BPF List
 help / color / mirror / Atom feed
From: Eduard Zingerman <eddyz87@gmail.com>
To: Andrii Nakryiko <andrii.nakryiko@gmail.com>
Cc: Alexei Starovoitov <alexei.starovoitov@gmail.com>,
	Andrew Werner <awerner32@gmail.com>, bpf <bpf@vger.kernel.org>,
	Andrei Matei <andreimatei1@gmail.com>,
	Tamir Duberstein <tamird@gmail.com>,
	Joanne Koong <joannelkoong@gmail.com>,
	kernel-team@dataexmachina.dev, Song Liu <song@kernel.org>,
	Kumar Kartikeya Dwivedi <memxor@gmail.com>
Subject: Re: [BUG] verifier escape with iteration helpers (bpf_loop, ...)
Date: Fri, 22 Sep 2023 04:01:05 +0300	[thread overview]
Message-ID: <ec118c24a33fb740ecaafd9a55416d56fcb77776.camel@gmail.com> (raw)
In-Reply-To: <52df1240415be1ee8827cb6395fd339a720e229c.camel@gmail.com>

On Thu, 2023-09-21 at 21:16 +0300, Eduard Zingerman wrote:
> On Thu, 2023-09-21 at 09:35 -0700, Andrii Nakryiko wrote:
> > I've been thinking in a similar direction as Alexei, overnight.

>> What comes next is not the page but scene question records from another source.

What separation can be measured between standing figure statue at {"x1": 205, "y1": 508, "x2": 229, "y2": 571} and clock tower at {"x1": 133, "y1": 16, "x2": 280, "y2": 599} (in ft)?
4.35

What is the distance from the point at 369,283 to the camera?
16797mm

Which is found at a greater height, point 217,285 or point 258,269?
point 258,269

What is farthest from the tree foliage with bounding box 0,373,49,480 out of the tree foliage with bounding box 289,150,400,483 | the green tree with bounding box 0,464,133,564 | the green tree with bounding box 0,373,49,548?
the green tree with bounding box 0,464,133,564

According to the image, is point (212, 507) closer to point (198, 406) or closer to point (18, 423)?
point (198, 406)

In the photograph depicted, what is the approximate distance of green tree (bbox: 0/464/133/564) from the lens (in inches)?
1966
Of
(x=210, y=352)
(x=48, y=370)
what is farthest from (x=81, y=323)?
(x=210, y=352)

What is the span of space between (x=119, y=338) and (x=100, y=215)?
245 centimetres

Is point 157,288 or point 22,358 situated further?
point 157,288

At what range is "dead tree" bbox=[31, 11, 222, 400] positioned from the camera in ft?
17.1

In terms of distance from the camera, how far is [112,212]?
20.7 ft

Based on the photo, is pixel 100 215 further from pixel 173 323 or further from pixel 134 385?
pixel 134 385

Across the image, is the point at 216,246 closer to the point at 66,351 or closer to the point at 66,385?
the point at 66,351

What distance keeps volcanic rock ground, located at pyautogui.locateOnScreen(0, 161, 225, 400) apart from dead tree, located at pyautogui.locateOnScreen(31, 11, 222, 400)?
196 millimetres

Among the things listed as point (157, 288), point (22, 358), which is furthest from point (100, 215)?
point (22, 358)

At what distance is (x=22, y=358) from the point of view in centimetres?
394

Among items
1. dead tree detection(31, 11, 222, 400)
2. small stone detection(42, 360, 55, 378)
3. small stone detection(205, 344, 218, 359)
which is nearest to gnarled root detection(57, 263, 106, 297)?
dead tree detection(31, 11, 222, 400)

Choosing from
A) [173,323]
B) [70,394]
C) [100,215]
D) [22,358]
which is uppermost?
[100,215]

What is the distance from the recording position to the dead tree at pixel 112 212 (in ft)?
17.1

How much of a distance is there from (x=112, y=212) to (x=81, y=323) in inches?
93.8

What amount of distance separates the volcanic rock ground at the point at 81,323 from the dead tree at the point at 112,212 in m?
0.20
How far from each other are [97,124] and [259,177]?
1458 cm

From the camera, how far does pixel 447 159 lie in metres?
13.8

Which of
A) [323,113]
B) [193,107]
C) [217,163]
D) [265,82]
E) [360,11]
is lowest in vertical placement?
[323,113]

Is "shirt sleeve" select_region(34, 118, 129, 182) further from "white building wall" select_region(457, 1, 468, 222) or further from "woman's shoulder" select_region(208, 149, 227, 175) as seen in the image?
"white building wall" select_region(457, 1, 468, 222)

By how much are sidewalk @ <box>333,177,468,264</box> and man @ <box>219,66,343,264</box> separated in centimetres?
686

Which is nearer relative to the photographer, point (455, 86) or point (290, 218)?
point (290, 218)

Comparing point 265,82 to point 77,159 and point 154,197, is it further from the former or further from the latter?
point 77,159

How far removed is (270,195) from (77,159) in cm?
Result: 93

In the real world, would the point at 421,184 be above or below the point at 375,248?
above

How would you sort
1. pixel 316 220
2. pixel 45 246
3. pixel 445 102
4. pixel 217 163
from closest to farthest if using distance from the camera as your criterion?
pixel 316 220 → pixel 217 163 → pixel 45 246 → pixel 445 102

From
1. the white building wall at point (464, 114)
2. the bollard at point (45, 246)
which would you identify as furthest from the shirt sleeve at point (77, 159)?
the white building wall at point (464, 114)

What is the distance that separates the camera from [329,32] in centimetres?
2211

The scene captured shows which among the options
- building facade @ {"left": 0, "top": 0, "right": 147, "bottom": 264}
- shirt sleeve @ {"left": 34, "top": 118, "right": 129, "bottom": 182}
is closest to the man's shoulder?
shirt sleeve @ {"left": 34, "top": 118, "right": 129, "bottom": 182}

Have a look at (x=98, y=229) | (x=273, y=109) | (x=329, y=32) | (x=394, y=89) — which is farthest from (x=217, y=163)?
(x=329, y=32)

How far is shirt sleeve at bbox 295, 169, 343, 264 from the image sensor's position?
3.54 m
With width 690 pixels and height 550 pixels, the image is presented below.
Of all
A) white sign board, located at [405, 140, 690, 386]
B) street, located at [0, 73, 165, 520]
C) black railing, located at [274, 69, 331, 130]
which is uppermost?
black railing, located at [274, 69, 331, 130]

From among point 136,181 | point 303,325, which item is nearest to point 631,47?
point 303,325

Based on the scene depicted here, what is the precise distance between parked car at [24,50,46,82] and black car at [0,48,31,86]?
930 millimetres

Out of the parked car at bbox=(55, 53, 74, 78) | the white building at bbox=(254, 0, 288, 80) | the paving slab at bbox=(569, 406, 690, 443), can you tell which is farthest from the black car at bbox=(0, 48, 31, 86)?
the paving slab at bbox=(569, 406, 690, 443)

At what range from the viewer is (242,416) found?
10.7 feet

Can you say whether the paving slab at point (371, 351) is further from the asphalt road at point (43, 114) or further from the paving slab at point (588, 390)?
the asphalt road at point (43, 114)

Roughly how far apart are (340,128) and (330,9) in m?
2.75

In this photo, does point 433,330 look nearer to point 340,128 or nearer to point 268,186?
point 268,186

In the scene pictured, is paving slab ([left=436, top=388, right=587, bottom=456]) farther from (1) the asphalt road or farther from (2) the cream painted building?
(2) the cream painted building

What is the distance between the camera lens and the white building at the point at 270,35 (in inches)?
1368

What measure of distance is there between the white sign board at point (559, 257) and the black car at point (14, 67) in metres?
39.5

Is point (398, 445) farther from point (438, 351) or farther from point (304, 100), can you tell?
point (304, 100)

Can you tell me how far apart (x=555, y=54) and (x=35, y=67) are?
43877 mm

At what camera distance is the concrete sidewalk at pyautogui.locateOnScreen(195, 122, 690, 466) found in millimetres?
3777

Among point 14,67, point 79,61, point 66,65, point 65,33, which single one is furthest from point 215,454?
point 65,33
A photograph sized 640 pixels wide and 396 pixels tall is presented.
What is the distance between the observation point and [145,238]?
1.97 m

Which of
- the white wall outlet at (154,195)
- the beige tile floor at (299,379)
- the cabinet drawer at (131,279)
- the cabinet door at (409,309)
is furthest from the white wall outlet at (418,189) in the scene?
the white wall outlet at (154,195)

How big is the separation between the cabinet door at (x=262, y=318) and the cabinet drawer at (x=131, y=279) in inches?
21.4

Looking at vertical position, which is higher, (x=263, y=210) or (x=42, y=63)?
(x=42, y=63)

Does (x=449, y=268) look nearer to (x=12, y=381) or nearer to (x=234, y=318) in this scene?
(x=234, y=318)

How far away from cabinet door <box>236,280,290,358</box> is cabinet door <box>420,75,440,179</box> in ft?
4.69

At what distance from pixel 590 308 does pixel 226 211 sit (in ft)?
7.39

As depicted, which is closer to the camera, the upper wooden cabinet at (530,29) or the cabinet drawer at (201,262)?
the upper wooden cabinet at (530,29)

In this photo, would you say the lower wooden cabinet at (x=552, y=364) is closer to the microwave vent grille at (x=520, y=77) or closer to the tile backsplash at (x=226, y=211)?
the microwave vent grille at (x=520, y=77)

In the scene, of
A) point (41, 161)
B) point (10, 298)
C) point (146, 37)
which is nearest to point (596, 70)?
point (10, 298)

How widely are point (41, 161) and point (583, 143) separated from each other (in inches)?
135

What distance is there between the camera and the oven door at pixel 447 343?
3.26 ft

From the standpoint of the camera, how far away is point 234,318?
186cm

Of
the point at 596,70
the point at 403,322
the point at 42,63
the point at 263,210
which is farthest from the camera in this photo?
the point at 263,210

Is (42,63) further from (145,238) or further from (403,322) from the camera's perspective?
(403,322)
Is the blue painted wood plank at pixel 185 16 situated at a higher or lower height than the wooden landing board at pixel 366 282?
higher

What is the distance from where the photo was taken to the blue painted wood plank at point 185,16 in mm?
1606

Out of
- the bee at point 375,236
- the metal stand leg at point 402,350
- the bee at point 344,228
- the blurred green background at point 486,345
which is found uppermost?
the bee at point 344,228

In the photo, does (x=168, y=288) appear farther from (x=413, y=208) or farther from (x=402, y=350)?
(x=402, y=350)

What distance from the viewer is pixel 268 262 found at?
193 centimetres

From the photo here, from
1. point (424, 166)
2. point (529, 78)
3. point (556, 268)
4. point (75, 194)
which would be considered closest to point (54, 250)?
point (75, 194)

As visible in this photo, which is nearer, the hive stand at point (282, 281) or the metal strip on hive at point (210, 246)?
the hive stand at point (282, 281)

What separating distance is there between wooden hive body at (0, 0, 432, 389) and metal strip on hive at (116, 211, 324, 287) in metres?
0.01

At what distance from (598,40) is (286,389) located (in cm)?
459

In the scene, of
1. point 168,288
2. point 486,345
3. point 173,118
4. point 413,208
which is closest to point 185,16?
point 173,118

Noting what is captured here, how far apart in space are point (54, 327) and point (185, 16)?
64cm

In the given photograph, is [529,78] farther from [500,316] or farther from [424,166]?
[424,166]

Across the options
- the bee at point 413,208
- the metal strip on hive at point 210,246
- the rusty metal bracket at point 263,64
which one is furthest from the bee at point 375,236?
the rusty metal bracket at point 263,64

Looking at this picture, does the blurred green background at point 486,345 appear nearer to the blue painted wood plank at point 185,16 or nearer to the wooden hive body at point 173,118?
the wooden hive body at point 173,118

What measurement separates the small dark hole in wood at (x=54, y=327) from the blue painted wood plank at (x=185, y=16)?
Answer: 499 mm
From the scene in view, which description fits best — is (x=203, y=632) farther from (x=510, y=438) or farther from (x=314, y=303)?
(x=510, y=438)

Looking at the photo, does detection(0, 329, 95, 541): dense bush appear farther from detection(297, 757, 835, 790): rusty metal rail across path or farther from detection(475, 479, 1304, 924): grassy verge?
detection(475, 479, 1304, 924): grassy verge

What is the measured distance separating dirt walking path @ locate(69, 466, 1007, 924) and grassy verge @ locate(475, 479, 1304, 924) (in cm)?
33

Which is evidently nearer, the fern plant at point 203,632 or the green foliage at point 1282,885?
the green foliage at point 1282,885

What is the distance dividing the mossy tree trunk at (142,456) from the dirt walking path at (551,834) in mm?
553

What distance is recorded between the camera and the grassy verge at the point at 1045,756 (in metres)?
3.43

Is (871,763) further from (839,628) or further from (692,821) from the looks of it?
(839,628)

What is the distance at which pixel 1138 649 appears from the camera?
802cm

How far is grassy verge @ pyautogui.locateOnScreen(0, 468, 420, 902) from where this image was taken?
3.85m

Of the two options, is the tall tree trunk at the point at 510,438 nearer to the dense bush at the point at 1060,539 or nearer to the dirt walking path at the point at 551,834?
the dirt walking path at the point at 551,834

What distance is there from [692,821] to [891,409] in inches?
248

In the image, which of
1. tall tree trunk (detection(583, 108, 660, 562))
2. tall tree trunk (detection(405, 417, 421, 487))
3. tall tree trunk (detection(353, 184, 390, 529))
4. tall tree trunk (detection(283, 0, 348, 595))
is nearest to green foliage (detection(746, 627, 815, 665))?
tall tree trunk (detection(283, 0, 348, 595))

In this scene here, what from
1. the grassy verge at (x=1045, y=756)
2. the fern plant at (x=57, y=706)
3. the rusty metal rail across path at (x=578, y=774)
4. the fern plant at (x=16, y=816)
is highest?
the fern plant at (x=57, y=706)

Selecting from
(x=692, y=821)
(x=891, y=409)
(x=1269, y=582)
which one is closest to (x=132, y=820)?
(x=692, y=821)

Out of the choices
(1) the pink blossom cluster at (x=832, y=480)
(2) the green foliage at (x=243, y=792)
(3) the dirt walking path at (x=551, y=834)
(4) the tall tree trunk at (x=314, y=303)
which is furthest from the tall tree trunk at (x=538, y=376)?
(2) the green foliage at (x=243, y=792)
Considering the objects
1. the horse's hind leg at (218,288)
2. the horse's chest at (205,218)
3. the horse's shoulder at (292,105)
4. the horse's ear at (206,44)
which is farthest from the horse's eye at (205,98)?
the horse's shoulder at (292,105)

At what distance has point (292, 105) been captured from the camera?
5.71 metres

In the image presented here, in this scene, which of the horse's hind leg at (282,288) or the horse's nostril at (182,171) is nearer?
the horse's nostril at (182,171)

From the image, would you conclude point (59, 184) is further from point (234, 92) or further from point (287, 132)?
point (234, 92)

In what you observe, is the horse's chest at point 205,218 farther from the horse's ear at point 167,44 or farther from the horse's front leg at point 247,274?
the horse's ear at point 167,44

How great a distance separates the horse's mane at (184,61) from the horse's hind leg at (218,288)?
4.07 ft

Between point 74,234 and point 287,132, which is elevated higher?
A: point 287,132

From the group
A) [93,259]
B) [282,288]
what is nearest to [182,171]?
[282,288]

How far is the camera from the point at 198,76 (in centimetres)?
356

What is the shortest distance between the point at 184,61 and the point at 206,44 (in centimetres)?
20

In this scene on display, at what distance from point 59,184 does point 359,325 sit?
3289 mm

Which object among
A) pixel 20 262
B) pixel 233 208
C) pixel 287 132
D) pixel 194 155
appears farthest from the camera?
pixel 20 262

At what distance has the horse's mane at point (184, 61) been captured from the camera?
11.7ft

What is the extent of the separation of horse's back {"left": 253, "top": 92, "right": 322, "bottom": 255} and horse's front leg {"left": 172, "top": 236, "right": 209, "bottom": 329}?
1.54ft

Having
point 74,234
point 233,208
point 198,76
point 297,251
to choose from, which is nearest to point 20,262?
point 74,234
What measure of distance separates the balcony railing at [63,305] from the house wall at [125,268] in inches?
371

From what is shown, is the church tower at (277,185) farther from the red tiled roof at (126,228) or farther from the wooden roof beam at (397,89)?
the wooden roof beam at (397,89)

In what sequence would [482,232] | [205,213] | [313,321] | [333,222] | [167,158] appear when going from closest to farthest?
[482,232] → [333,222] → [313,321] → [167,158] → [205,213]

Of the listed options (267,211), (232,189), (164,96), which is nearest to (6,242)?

Here
> > are some raw thoughts.
> > 
> > I think the overall approach with iter verification is sound. If we
> > loop and see an equivalent state at the entry to next loop iteration,
> > then it's safe to assume doing many iterations is safe. The problem is
> > that delayed precision and read marks make this state equivalence
> > wrong in some case. So we need to find a solution that will ensure
> > that all precision and read marks are propagated to parent state
> > before making a decision about convergence.
> > 
> > The idea is to let verifier explore all code paths starting from
> > iteration #N, except the code paths that lead to looping into
> > iteration #N+1. I tried to do that with validating NULL case first and
> > exiting from loop on each iteration (first), but clearly that doesn't
> > capture all the cases, as Eduard have shown.
> > 
> > So what if we delay convergence state checks (and then further
> > exploration at iteration #N+1) using BFS instead of DFS? That is, when
> > we are about to start new iteration and check state convergence, we
> > enqueue current state to be processed later after all the states that
> > "belong" to iteration #N are processed.
> 
> This sounds correct if one iterator is involved.
> 
> > We should work out exact details on how to do this hybrid BFS+DFS, but
> > let's think carefully if this will solve the problems?
> > 
> > I think this is conceptually similar to what Alexei proposed above.
> > Basically, we "unroll" loop verification iteration by iteration, but
> > make sure that we explore all the branching within iteration #N before
> > going one iteration deeper.
> > 
> > Let's think if there are any cases which wouldn't be handled. And then
> > think how to implement this elegantly (e.g., some sort of queue within
> > a parent state, which sounds similar to this separate "branches"
> > counter that Alexei is proposing above).
> 
> To better understand the suggestion, suppose there is some iterator
> 'I' and two states:
> - state S1 where depth(I) == N and pending instruction is "next(I)"
> - state S2 where depth(I) == N and pending instruction is *not* "next(I)"
> In such situation state S2 should be verified first, right?
> And in general, any state that is not at "next(I)" should be explored
> before S1, right?
> 
> Such interpretation seems to be prone to deadlocks, e.g. suppose there
> are two iterators: I1 and I2, and two states:
> - state S1 with depth(I1) == N, depth(I2) == M, at instruction "next(I1)";
> - state S2 with depth(I1) == N, depth(I2) == M, at instruction "next(I2)".
> 
> E.g. like in the following loop:
> 
>     for (;;) {
>       if (<random condition>)
>         if (!next(it1)) break; // a
>       else
>         if (!next(it2)) break; // b
>       ...
>     }
> 
> I think it is possible to get to two states here:
> - (a) it1(active, depth 0), it2(active, depth 0) at insn "next(it1)"
> - (b) it1(active, depth 0), it2(active, depth 0) at insn "next(it2)"
> 
> And it is unclear which one should be processed next.
> Am I missing something?

Not sure if such ordering issues a real issues or any of the
candidates could be picked.

How about a more dumb solution which, imho, is easier to convince
oneself is correct (at-least from logical pov, not necessarily
implementation): substitute the goal of finding exact precision marks
with the goal of finding conservative precision marks. These marks
could be used instead of exact for states_equal() when .branches > 0.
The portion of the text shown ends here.